§ TEXTE PROPOSÉ:
╔══

Paul aux chrétiens de Colosses (2°partie)

 

Célébrons donc la fête

 

 

Lectures : 1 Corinthiens 5.7-8 ; Matthieu 11.17-19

 

 Louange

 

par François-Jean Martin

 

 

 

Après avoir vu disparaître dans les décennies passées la notion de la fête, nous assistons à l’heure actuelle dans les églises, à un retour à la célébration, souligné par l’expression corporelle, la danse, les couleurs, le mouvement, de nouveaux styles musicaux. Mais nous risquons, sans réflexion de base sur l’anthropologie, sur l’ecclésiologie et sur la fête, de voir proliférer des célébrations spontanées pouvant verser dans des excès destructeurs ou frivoles aboutissant à un rejet de la fête. Il faut une réflexion de fond sur ce sujet.

Dans la première partie nous avons vu le caractère communautaire et pédagogique de la fête, ainsi que ses rapports avec le temps. Dans cette seconde partie, nous vous proposons de considérer les rapports entre la fête et l’histoire et la fête comme expression de foi.

╚══

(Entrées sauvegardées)
╔══

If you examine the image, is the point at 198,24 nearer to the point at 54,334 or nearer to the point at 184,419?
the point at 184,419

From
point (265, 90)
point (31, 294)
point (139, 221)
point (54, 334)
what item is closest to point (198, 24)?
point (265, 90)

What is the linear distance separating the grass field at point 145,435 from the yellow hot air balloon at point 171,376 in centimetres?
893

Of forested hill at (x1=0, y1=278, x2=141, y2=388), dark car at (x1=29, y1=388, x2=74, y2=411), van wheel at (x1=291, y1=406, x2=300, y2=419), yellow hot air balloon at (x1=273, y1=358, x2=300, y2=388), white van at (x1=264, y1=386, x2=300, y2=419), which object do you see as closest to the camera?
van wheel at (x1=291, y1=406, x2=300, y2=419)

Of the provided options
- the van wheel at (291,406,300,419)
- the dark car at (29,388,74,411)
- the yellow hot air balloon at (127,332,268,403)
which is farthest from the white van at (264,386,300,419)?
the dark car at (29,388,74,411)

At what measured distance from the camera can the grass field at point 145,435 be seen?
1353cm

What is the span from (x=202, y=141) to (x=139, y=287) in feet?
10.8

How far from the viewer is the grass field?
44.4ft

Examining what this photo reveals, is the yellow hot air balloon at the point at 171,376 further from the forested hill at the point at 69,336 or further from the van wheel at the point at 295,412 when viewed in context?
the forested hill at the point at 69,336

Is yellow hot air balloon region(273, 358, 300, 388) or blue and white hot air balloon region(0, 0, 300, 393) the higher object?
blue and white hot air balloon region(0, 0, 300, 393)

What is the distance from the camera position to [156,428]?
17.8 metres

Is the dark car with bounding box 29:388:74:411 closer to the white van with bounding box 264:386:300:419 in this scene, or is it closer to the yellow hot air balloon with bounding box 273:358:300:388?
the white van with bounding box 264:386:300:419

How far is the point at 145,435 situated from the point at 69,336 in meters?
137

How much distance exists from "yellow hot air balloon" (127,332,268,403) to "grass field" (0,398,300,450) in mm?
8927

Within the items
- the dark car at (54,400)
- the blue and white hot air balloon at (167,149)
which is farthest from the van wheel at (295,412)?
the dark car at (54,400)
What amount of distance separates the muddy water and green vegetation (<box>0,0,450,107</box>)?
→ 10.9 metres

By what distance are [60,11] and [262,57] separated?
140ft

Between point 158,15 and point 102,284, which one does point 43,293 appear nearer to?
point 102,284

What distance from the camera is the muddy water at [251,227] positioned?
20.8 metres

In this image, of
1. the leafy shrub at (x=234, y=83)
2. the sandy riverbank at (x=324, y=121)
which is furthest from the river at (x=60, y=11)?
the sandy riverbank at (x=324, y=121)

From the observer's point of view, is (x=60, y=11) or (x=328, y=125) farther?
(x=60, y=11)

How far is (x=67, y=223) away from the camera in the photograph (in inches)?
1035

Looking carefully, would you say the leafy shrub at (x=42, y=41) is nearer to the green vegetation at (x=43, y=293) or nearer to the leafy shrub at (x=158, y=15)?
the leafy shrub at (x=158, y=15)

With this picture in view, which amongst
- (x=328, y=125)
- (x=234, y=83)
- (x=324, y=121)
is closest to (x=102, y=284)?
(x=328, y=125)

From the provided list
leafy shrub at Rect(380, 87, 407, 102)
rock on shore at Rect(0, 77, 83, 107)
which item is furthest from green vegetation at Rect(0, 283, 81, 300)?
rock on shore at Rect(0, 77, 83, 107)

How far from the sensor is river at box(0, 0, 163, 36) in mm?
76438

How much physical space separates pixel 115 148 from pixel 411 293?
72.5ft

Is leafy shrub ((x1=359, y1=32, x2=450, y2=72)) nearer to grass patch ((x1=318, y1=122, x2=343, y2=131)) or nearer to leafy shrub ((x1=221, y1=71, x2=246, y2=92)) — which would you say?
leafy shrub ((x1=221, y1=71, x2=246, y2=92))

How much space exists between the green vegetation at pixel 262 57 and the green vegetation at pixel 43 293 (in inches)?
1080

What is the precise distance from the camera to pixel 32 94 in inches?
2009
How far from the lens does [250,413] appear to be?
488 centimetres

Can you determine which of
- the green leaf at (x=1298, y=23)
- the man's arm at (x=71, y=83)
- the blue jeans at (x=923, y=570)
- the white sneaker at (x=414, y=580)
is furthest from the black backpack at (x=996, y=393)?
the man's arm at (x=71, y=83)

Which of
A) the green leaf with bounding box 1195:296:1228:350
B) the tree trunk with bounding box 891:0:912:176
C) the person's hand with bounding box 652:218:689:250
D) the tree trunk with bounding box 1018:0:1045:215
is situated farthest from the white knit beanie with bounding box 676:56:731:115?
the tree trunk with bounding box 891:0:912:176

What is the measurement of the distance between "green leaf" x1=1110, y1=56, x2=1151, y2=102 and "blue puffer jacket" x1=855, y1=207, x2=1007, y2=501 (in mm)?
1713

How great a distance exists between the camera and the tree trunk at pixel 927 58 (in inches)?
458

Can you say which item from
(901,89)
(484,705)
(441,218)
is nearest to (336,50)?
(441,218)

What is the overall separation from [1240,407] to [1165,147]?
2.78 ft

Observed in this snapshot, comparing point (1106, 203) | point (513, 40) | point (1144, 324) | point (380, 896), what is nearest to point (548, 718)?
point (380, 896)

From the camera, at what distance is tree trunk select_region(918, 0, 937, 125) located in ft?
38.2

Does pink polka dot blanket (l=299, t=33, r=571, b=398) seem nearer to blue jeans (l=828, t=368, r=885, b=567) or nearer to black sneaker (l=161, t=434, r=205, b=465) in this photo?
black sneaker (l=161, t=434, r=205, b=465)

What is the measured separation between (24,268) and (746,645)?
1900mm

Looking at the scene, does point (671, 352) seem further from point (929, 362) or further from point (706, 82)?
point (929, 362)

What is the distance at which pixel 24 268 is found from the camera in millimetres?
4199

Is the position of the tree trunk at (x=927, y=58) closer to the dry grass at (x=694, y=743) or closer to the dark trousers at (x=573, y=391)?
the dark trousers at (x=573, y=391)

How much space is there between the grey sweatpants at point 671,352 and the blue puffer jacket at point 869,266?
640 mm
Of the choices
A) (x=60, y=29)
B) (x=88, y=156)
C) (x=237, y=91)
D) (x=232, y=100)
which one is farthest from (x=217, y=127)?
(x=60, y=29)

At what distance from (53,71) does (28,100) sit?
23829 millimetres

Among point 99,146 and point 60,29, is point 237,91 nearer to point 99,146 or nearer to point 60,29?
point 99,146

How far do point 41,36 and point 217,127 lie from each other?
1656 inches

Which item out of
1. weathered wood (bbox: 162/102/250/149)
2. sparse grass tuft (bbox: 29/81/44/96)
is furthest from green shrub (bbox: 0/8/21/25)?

╚══

§ TRAVAIL DEMANDÉ:
1. Relevez, dans l'article consacré à la fête, tous les éléments par lesquels est souligné le retour actuel à la célébration dans les églises.
2. Recopiez fidèlement le passage de l'article consacré à la fête qui s'ouvre sur les mots contenant « par François-Jean Martin » et se clôt sur « sur ce sujet. ».
Appuyez-vous uniquement sur l'article consacré à la fête.

§ CORRIGÉS DÉTAILLÉS:
1. l'expression corporelle ; la danse ; les couleurs ; le mouvement ; de nouveaux styles musicaux

2.
par François-Jean Martin

 

 

 

Après avoir vu disparaître dans les décennies passées la notion de la fête, nous assistons à l’heure actuelle dans les églises, à un retour à la célébration, souligné par l’expression corporelle, la danse, les couleurs, le mouvement, de nouveaux styles musicaux. Mais nous risquons, sans réflexion de base sur l’anthropologie, sur l’ecclésiologie et sur la fête, de voir proliférer des célébrations spontanées pouvant verser dans des excès destructeurs ou frivoles aboutissant à un rejet de la fête. Il faut une réflexion de fond sur ce sujet.